The Government on Saturday said it had declined an application to build an open-cast mine across 12 hectares in the Mt Rochfort Conservation Area on the South Island’s West Coast.
Mr Bridges told The AM Show on Monday he wasn’t sure if the party agreed or disagreed with the Government’s decision, because it’s yet to be discussed in caucus.
But he said National “definitely” opposes what he’s calling a “blanket ban” on mining in conservation areas.
“A third of New Zealand is conservation estate. Some of it’s pristine – there shouldn’t be coal mining. But some of it’s scrubland.”

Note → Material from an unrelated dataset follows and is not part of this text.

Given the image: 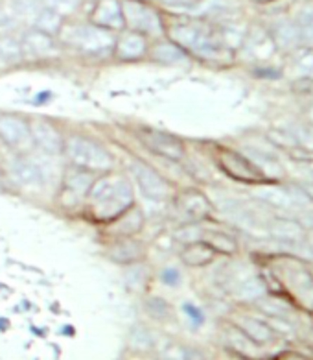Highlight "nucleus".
<instances>
[{"mask_svg": "<svg viewBox=\"0 0 313 360\" xmlns=\"http://www.w3.org/2000/svg\"><path fill=\"white\" fill-rule=\"evenodd\" d=\"M29 131H32V143L35 148L46 155H58L63 153L65 139L61 137L59 129L46 119L29 120Z\"/></svg>", "mask_w": 313, "mask_h": 360, "instance_id": "10", "label": "nucleus"}, {"mask_svg": "<svg viewBox=\"0 0 313 360\" xmlns=\"http://www.w3.org/2000/svg\"><path fill=\"white\" fill-rule=\"evenodd\" d=\"M22 56V46L10 37H0V60L17 61Z\"/></svg>", "mask_w": 313, "mask_h": 360, "instance_id": "26", "label": "nucleus"}, {"mask_svg": "<svg viewBox=\"0 0 313 360\" xmlns=\"http://www.w3.org/2000/svg\"><path fill=\"white\" fill-rule=\"evenodd\" d=\"M309 117H312V120H313V111H312V113H309Z\"/></svg>", "mask_w": 313, "mask_h": 360, "instance_id": "36", "label": "nucleus"}, {"mask_svg": "<svg viewBox=\"0 0 313 360\" xmlns=\"http://www.w3.org/2000/svg\"><path fill=\"white\" fill-rule=\"evenodd\" d=\"M241 329L251 336V338H255V340H267L271 336L269 329L258 320H253V318H244L241 320Z\"/></svg>", "mask_w": 313, "mask_h": 360, "instance_id": "24", "label": "nucleus"}, {"mask_svg": "<svg viewBox=\"0 0 313 360\" xmlns=\"http://www.w3.org/2000/svg\"><path fill=\"white\" fill-rule=\"evenodd\" d=\"M175 211L186 224H197L211 217L212 203L197 188H186L175 196Z\"/></svg>", "mask_w": 313, "mask_h": 360, "instance_id": "7", "label": "nucleus"}, {"mask_svg": "<svg viewBox=\"0 0 313 360\" xmlns=\"http://www.w3.org/2000/svg\"><path fill=\"white\" fill-rule=\"evenodd\" d=\"M312 176H313V167H312Z\"/></svg>", "mask_w": 313, "mask_h": 360, "instance_id": "37", "label": "nucleus"}, {"mask_svg": "<svg viewBox=\"0 0 313 360\" xmlns=\"http://www.w3.org/2000/svg\"><path fill=\"white\" fill-rule=\"evenodd\" d=\"M124 11V20L131 25L135 30L140 32H156L161 28L159 17L155 11L147 6L138 4V2H126L122 8Z\"/></svg>", "mask_w": 313, "mask_h": 360, "instance_id": "13", "label": "nucleus"}, {"mask_svg": "<svg viewBox=\"0 0 313 360\" xmlns=\"http://www.w3.org/2000/svg\"><path fill=\"white\" fill-rule=\"evenodd\" d=\"M74 45L78 49L85 50V52H102L107 50L109 46H113V37L109 35L107 30H103L100 26H81L76 28L74 32Z\"/></svg>", "mask_w": 313, "mask_h": 360, "instance_id": "12", "label": "nucleus"}, {"mask_svg": "<svg viewBox=\"0 0 313 360\" xmlns=\"http://www.w3.org/2000/svg\"><path fill=\"white\" fill-rule=\"evenodd\" d=\"M179 255H181L182 264H186V266L203 268L208 266V264L214 261L218 253H215L205 240H194L186 242Z\"/></svg>", "mask_w": 313, "mask_h": 360, "instance_id": "18", "label": "nucleus"}, {"mask_svg": "<svg viewBox=\"0 0 313 360\" xmlns=\"http://www.w3.org/2000/svg\"><path fill=\"white\" fill-rule=\"evenodd\" d=\"M0 141L8 144L15 152H25L32 146V131L29 122L19 115L2 113L0 115Z\"/></svg>", "mask_w": 313, "mask_h": 360, "instance_id": "8", "label": "nucleus"}, {"mask_svg": "<svg viewBox=\"0 0 313 360\" xmlns=\"http://www.w3.org/2000/svg\"><path fill=\"white\" fill-rule=\"evenodd\" d=\"M269 139H271V143H273L274 146H279V148L289 150V152L299 150V141H297L291 134H288V131L274 129V131H271L269 134Z\"/></svg>", "mask_w": 313, "mask_h": 360, "instance_id": "28", "label": "nucleus"}, {"mask_svg": "<svg viewBox=\"0 0 313 360\" xmlns=\"http://www.w3.org/2000/svg\"><path fill=\"white\" fill-rule=\"evenodd\" d=\"M201 238L214 250L215 253H223V255H234L238 253V244L230 235L220 231V229H208V231L201 233Z\"/></svg>", "mask_w": 313, "mask_h": 360, "instance_id": "21", "label": "nucleus"}, {"mask_svg": "<svg viewBox=\"0 0 313 360\" xmlns=\"http://www.w3.org/2000/svg\"><path fill=\"white\" fill-rule=\"evenodd\" d=\"M214 159L218 167L234 181L247 183V185H265L269 181V178L256 167L253 159L236 152V150L220 146V148H215Z\"/></svg>", "mask_w": 313, "mask_h": 360, "instance_id": "4", "label": "nucleus"}, {"mask_svg": "<svg viewBox=\"0 0 313 360\" xmlns=\"http://www.w3.org/2000/svg\"><path fill=\"white\" fill-rule=\"evenodd\" d=\"M11 174H13L15 181L19 185H25V187H41L44 183L43 168L28 155H17L13 159Z\"/></svg>", "mask_w": 313, "mask_h": 360, "instance_id": "15", "label": "nucleus"}, {"mask_svg": "<svg viewBox=\"0 0 313 360\" xmlns=\"http://www.w3.org/2000/svg\"><path fill=\"white\" fill-rule=\"evenodd\" d=\"M144 52H146V39H144L142 34L138 32H129V34H124L116 43V56L120 60L131 61L142 58Z\"/></svg>", "mask_w": 313, "mask_h": 360, "instance_id": "19", "label": "nucleus"}, {"mask_svg": "<svg viewBox=\"0 0 313 360\" xmlns=\"http://www.w3.org/2000/svg\"><path fill=\"white\" fill-rule=\"evenodd\" d=\"M138 139L144 144V148L161 155V158L175 161V163L182 161L185 158V143L175 135L161 131V129H142L138 134Z\"/></svg>", "mask_w": 313, "mask_h": 360, "instance_id": "6", "label": "nucleus"}, {"mask_svg": "<svg viewBox=\"0 0 313 360\" xmlns=\"http://www.w3.org/2000/svg\"><path fill=\"white\" fill-rule=\"evenodd\" d=\"M153 58L161 63H177L186 58L185 50H181L175 45H159L153 52Z\"/></svg>", "mask_w": 313, "mask_h": 360, "instance_id": "23", "label": "nucleus"}, {"mask_svg": "<svg viewBox=\"0 0 313 360\" xmlns=\"http://www.w3.org/2000/svg\"><path fill=\"white\" fill-rule=\"evenodd\" d=\"M269 235L282 242H300L304 238V227L295 220L274 218L269 224Z\"/></svg>", "mask_w": 313, "mask_h": 360, "instance_id": "20", "label": "nucleus"}, {"mask_svg": "<svg viewBox=\"0 0 313 360\" xmlns=\"http://www.w3.org/2000/svg\"><path fill=\"white\" fill-rule=\"evenodd\" d=\"M280 360H308V359H304V356L300 355H295V353H286V355H282V359Z\"/></svg>", "mask_w": 313, "mask_h": 360, "instance_id": "33", "label": "nucleus"}, {"mask_svg": "<svg viewBox=\"0 0 313 360\" xmlns=\"http://www.w3.org/2000/svg\"><path fill=\"white\" fill-rule=\"evenodd\" d=\"M171 39L181 50H190L199 58L212 61H223L230 56L220 37L208 28L199 25H177L170 30Z\"/></svg>", "mask_w": 313, "mask_h": 360, "instance_id": "3", "label": "nucleus"}, {"mask_svg": "<svg viewBox=\"0 0 313 360\" xmlns=\"http://www.w3.org/2000/svg\"><path fill=\"white\" fill-rule=\"evenodd\" d=\"M131 205H135V191L131 181L111 174L94 179L85 200L87 217L96 224H111Z\"/></svg>", "mask_w": 313, "mask_h": 360, "instance_id": "1", "label": "nucleus"}, {"mask_svg": "<svg viewBox=\"0 0 313 360\" xmlns=\"http://www.w3.org/2000/svg\"><path fill=\"white\" fill-rule=\"evenodd\" d=\"M39 26L44 30V34H46V32L50 34V32L58 30V28H59V17L54 15V13H44V15L39 19Z\"/></svg>", "mask_w": 313, "mask_h": 360, "instance_id": "30", "label": "nucleus"}, {"mask_svg": "<svg viewBox=\"0 0 313 360\" xmlns=\"http://www.w3.org/2000/svg\"><path fill=\"white\" fill-rule=\"evenodd\" d=\"M297 32L299 37L309 45H313V8L304 10L299 15V22H297Z\"/></svg>", "mask_w": 313, "mask_h": 360, "instance_id": "25", "label": "nucleus"}, {"mask_svg": "<svg viewBox=\"0 0 313 360\" xmlns=\"http://www.w3.org/2000/svg\"><path fill=\"white\" fill-rule=\"evenodd\" d=\"M299 32H297V26L288 25V22H282V25L277 26V41H279L282 46H293L297 45L299 41Z\"/></svg>", "mask_w": 313, "mask_h": 360, "instance_id": "27", "label": "nucleus"}, {"mask_svg": "<svg viewBox=\"0 0 313 360\" xmlns=\"http://www.w3.org/2000/svg\"><path fill=\"white\" fill-rule=\"evenodd\" d=\"M258 196L262 200H265L271 205H277V207H291L295 203L293 194L289 193V191H284V188L280 187H260Z\"/></svg>", "mask_w": 313, "mask_h": 360, "instance_id": "22", "label": "nucleus"}, {"mask_svg": "<svg viewBox=\"0 0 313 360\" xmlns=\"http://www.w3.org/2000/svg\"><path fill=\"white\" fill-rule=\"evenodd\" d=\"M306 191H308V196L313 200V185H309V187H306Z\"/></svg>", "mask_w": 313, "mask_h": 360, "instance_id": "34", "label": "nucleus"}, {"mask_svg": "<svg viewBox=\"0 0 313 360\" xmlns=\"http://www.w3.org/2000/svg\"><path fill=\"white\" fill-rule=\"evenodd\" d=\"M293 91L300 94H313V78L304 76V78H299L297 82H293Z\"/></svg>", "mask_w": 313, "mask_h": 360, "instance_id": "31", "label": "nucleus"}, {"mask_svg": "<svg viewBox=\"0 0 313 360\" xmlns=\"http://www.w3.org/2000/svg\"><path fill=\"white\" fill-rule=\"evenodd\" d=\"M255 2H269V0H255Z\"/></svg>", "mask_w": 313, "mask_h": 360, "instance_id": "35", "label": "nucleus"}, {"mask_svg": "<svg viewBox=\"0 0 313 360\" xmlns=\"http://www.w3.org/2000/svg\"><path fill=\"white\" fill-rule=\"evenodd\" d=\"M28 43L34 52H41V54H43V52H48V50L52 49V41H50V37L46 34H35L34 37L29 35Z\"/></svg>", "mask_w": 313, "mask_h": 360, "instance_id": "29", "label": "nucleus"}, {"mask_svg": "<svg viewBox=\"0 0 313 360\" xmlns=\"http://www.w3.org/2000/svg\"><path fill=\"white\" fill-rule=\"evenodd\" d=\"M107 257L116 264H137L146 257V246L135 237L114 238L107 246Z\"/></svg>", "mask_w": 313, "mask_h": 360, "instance_id": "11", "label": "nucleus"}, {"mask_svg": "<svg viewBox=\"0 0 313 360\" xmlns=\"http://www.w3.org/2000/svg\"><path fill=\"white\" fill-rule=\"evenodd\" d=\"M144 222H146V218H144L142 209L138 207L137 203L131 205L126 212H122L116 220L109 224V231L113 235L114 238H128V237H137L138 233L142 231Z\"/></svg>", "mask_w": 313, "mask_h": 360, "instance_id": "14", "label": "nucleus"}, {"mask_svg": "<svg viewBox=\"0 0 313 360\" xmlns=\"http://www.w3.org/2000/svg\"><path fill=\"white\" fill-rule=\"evenodd\" d=\"M63 153L65 158L69 159L70 167L91 174L109 172L114 165L113 155L109 153L105 146L93 139L81 137V135H72V137L65 139Z\"/></svg>", "mask_w": 313, "mask_h": 360, "instance_id": "2", "label": "nucleus"}, {"mask_svg": "<svg viewBox=\"0 0 313 360\" xmlns=\"http://www.w3.org/2000/svg\"><path fill=\"white\" fill-rule=\"evenodd\" d=\"M94 174L70 167L63 176L61 191H59V203L67 209L81 207L88 196V191L93 187Z\"/></svg>", "mask_w": 313, "mask_h": 360, "instance_id": "5", "label": "nucleus"}, {"mask_svg": "<svg viewBox=\"0 0 313 360\" xmlns=\"http://www.w3.org/2000/svg\"><path fill=\"white\" fill-rule=\"evenodd\" d=\"M282 281L286 283L289 292L313 300V276L299 262L291 261L289 266L282 270Z\"/></svg>", "mask_w": 313, "mask_h": 360, "instance_id": "16", "label": "nucleus"}, {"mask_svg": "<svg viewBox=\"0 0 313 360\" xmlns=\"http://www.w3.org/2000/svg\"><path fill=\"white\" fill-rule=\"evenodd\" d=\"M93 20L94 25L103 28V30H118V28H122L126 25L122 6L118 4L116 0H103V2H100L98 8L94 10Z\"/></svg>", "mask_w": 313, "mask_h": 360, "instance_id": "17", "label": "nucleus"}, {"mask_svg": "<svg viewBox=\"0 0 313 360\" xmlns=\"http://www.w3.org/2000/svg\"><path fill=\"white\" fill-rule=\"evenodd\" d=\"M131 170L138 188L142 191L146 198H149L153 202H162L170 194V185H168L166 179L162 178L161 174L149 165L142 163V161H135Z\"/></svg>", "mask_w": 313, "mask_h": 360, "instance_id": "9", "label": "nucleus"}, {"mask_svg": "<svg viewBox=\"0 0 313 360\" xmlns=\"http://www.w3.org/2000/svg\"><path fill=\"white\" fill-rule=\"evenodd\" d=\"M297 63H299V67L304 70V72H306V75H309V78H313V52L300 54Z\"/></svg>", "mask_w": 313, "mask_h": 360, "instance_id": "32", "label": "nucleus"}]
</instances>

Nearly 30 percent of New Zealand is conservation land, but not all of it is Schedule 4 land – the most protected. The previous National Government did plan to allow mining in Schedule 4 land, but backtracked after 50,000 people took to the streets in Auckland in 2010.
A few years later Mr Bridges, then Energy and Resources Minister, signed off a block offer for exploration in Victoria Forest Park – the biggest of its kind in New Zealand. He later admitted he had never heard of it before he signed it off.
Victoria Forest Park isn’t Schedule 4 land, and nor is the Mt Rochfort Conservation Area, east of Westport. Nonetheless, Conservation Minister Eugenie Sage called it “an undisturbed area which is precious and unique and supports complex and diverse habitats for threatened plants and wildlife”, including kiwi, snails and lizards.
The earlier incident where Bridges granted a block offer allowing for prospecting of Victoria Forest Park and admitted he had never heard of the area. Hopefully such indifference to our environment will not be shown again.